Direction. Repeat the data below word for word, leaving out the pictures.

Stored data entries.
┄┄┄┄┄┄┄┄┄┄

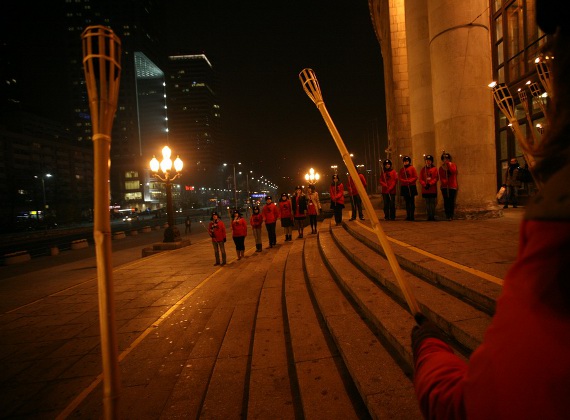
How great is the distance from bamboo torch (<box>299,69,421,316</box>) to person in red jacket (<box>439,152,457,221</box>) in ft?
25.4

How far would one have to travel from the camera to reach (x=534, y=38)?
46.8 ft

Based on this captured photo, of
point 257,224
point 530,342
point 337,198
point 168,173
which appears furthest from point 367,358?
point 168,173

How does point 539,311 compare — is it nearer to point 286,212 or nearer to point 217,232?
point 217,232

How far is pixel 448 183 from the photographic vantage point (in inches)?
341

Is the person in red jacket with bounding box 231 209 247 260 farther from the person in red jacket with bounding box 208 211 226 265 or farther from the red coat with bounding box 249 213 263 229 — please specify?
the red coat with bounding box 249 213 263 229

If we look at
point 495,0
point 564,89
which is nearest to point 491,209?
point 564,89

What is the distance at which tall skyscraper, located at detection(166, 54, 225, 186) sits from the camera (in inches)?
5901

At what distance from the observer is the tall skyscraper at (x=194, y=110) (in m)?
150

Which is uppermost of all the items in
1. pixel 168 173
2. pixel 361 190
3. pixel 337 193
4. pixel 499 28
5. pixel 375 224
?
pixel 499 28

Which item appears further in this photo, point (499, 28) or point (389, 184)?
point (499, 28)

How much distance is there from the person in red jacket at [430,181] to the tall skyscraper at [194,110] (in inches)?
5475

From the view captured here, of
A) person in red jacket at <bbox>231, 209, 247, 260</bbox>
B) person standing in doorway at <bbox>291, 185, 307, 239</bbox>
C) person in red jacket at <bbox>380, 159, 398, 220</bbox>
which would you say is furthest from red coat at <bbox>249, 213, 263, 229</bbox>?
person in red jacket at <bbox>380, 159, 398, 220</bbox>

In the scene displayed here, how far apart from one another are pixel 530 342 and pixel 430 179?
356 inches

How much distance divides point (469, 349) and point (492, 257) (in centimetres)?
232
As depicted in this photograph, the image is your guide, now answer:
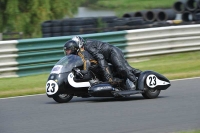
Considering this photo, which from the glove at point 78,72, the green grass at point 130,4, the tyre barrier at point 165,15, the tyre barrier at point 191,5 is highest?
the glove at point 78,72

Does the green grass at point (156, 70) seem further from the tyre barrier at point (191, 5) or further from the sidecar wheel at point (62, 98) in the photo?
the tyre barrier at point (191, 5)

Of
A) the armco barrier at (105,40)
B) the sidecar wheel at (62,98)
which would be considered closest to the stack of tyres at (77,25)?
the armco barrier at (105,40)

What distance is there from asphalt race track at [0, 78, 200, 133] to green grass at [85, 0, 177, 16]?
33297 mm

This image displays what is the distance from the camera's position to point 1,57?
1306 cm

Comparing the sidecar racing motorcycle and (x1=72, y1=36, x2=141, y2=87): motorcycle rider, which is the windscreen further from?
(x1=72, y1=36, x2=141, y2=87): motorcycle rider

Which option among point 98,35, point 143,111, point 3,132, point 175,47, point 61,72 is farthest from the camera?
point 175,47

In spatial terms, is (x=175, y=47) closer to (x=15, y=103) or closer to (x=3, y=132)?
(x=15, y=103)

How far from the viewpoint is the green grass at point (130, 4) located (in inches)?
1710

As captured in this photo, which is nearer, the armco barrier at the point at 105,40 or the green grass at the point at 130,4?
the armco barrier at the point at 105,40

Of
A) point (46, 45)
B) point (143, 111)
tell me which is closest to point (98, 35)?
point (46, 45)

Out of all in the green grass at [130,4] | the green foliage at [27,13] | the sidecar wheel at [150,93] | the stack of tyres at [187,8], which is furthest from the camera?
the green grass at [130,4]

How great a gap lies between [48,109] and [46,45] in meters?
5.10

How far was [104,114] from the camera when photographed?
816cm

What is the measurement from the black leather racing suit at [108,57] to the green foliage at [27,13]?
13.3 metres
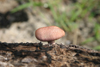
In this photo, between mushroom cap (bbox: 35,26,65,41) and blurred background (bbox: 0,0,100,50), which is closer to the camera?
mushroom cap (bbox: 35,26,65,41)

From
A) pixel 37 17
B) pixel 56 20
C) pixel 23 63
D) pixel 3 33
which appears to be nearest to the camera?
pixel 23 63

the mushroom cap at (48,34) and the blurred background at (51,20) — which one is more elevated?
the blurred background at (51,20)

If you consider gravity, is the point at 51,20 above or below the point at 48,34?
above

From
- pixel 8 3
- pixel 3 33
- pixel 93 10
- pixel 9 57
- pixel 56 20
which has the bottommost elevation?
pixel 9 57

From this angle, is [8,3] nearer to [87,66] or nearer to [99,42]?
[99,42]

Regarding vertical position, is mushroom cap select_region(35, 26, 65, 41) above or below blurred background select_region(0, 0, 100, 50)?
below

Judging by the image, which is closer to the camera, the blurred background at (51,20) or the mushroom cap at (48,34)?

┄┄┄┄┄┄┄┄┄┄

The result.
How great is the distance from bamboo torch (<box>299,69,421,316</box>) to person in red jacket (<box>439,152,457,221</box>) in ft?
25.4

How far would one have to travel from the camera to reach (x=534, y=38)?
46.8 ft

Based on this captured photo, of
point 257,224
point 530,342
point 337,198
point 168,173
which appears furthest from point 367,358?
point 168,173

How does point 539,311 compare — is it nearer to point 286,212 or nearer to point 217,232?
point 217,232

How far is pixel 448 183 from the photographic vantage point (in inches)?
341

Is the person in red jacket with bounding box 231 209 247 260 farther from the person in red jacket with bounding box 208 211 226 265 or farther from the red coat with bounding box 249 213 263 229 — please specify?
the red coat with bounding box 249 213 263 229

If we look at
point 495,0
point 564,89
which is nearest to point 491,209?
point 564,89

What is the distance at which tall skyscraper, located at detection(166, 54, 225, 186) sits from the camera (in inches)?
5901

At what distance from the observer is the tall skyscraper at (x=194, y=110) (in m)?
150

Which is uppermost of all the items in
1. pixel 168 173
2. pixel 361 190
3. pixel 337 193
4. pixel 499 28
5. pixel 375 224
?
pixel 499 28

Which item appears further in this photo, point (499, 28) or point (389, 184)?
point (499, 28)

How much distance is there from the person in red jacket at [430,181] to the tall skyscraper at [194,110] (in inches)?
5475

From the view captured here, of
A) person in red jacket at <bbox>231, 209, 247, 260</bbox>
B) person standing in doorway at <bbox>291, 185, 307, 239</bbox>
C) person in red jacket at <bbox>380, 159, 398, 220</bbox>
which would you say is furthest from red coat at <bbox>249, 213, 263, 229</bbox>?
person in red jacket at <bbox>380, 159, 398, 220</bbox>

In the scene displayed here, how far apart from one another are pixel 530 342 and pixel 430 179?
356 inches

How much distance divides point (469, 349) and point (492, 257) (in centimetres)?
232
As depicted in this photograph, the image is your guide, now answer:
Considering this photo, which from the glove at point 78,72, the green grass at point 130,4, the tyre barrier at point 165,15, the tyre barrier at point 191,5 is highest?
the glove at point 78,72

Does the green grass at point (156, 70) seem further from the tyre barrier at point (191, 5) or further from the sidecar wheel at point (62, 98) in the photo?
the tyre barrier at point (191, 5)

Of
A) the armco barrier at (105,40)
B) the sidecar wheel at (62,98)
which would be considered closest to the stack of tyres at (77,25)?
the armco barrier at (105,40)

What distance is there from asphalt race track at [0, 78, 200, 133] to green grass at [85, 0, 177, 16]?
33297 mm

This image displays what is the distance from the camera's position to point 1,57?
1306 cm

Comparing the sidecar racing motorcycle and (x1=72, y1=36, x2=141, y2=87): motorcycle rider, which is the windscreen further from?
(x1=72, y1=36, x2=141, y2=87): motorcycle rider

Which option among point 98,35, point 143,111, point 3,132, point 175,47, point 61,72 is farthest from the camera?
point 175,47

In spatial terms, is (x=175, y=47) closer to (x=15, y=103) or closer to (x=3, y=132)?
(x=15, y=103)

How far from the viewpoint is the green grass at point (130, 4) located (in inches)?
1710

As captured in this photo, which is nearer, the armco barrier at the point at 105,40 or the green grass at the point at 130,4?
the armco barrier at the point at 105,40

Of
A) point (46, 45)
B) point (143, 111)
tell me which is closest to point (98, 35)?
point (46, 45)

Out of all in the green grass at [130,4] | the green foliage at [27,13] | the sidecar wheel at [150,93] | the stack of tyres at [187,8], which is furthest from the camera?
the green grass at [130,4]

How great a gap lies between [48,109] and [46,45] in meters?
5.10

How far was [104,114] from the camera when photographed?
816cm

What is the measurement from the black leather racing suit at [108,57] to the green foliage at [27,13]?
13.3 metres
In this photo, between mushroom cap (bbox: 35,26,65,41) and blurred background (bbox: 0,0,100,50), which is closer to the camera?
mushroom cap (bbox: 35,26,65,41)

From
A) pixel 37 17
B) pixel 56 20
C) pixel 23 63
D) pixel 3 33
which appears to be nearest to the camera?
pixel 23 63

the mushroom cap at (48,34) and the blurred background at (51,20) — which one is more elevated?
the blurred background at (51,20)

If you consider gravity, is the point at 51,20 above or below the point at 48,34?
above

From
- pixel 8 3
- pixel 3 33
- pixel 93 10
- pixel 9 57
- pixel 56 20
which has the bottommost elevation?
pixel 9 57

From this angle, is [8,3] nearer to [87,66] or nearer to [99,42]?
[99,42]

Regarding vertical position, is mushroom cap select_region(35, 26, 65, 41) above or below blurred background select_region(0, 0, 100, 50)?
below

Judging by the image, which is closer to the camera, the blurred background at (51,20) or the mushroom cap at (48,34)?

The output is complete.